In the same way that Inuit have multiple words for snow (which I know is not quite true but go with it), folks around here have multiple words for "earthquake." What happened up near Iquique was a terremoto. What we felt was a mere sismo, and turning on the news was about all the action our housemates took.
| A sismo preparedness meeting w/ our housemates. Yeah, that's it. |
This past Saturday, Kat and I visited Valparaíso for the Tall Ship (Velas) Festival. We took a boat tour of the harbor, and on one side, tall ships.
On the other side were the cerros (hills) of Valpo. There are 42 hills, and one of them had a lot of smoke wafting up.

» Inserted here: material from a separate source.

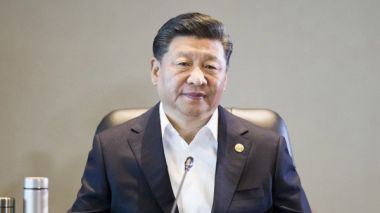 Xi Jinping leaves for G20 Summit and state visits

| Shortly after the fire started |
| The glow is sunset; the fire is out of sight to the left. |
Winds were strong Saturday night, and the weather has been dry. Here's an example of what city planning looks like in Valpo.
| In case you're wondering, this area did not burn |
It makes for charming photos, but how in the world are bomberos (firemen) supposed to get a truck anywhere close to a burning building through that? I feel very lucky that the only effect I felt of those winds was that my underwear fell off the clothesline. The homes that were destroyed were mostly poor; why is that always how it works?
I have learned a new word this weekend: damnificados. Casualties; victims. It's Holy Week, and that feels like an important translation somehow, like it's closer to its English cousin than it first appears.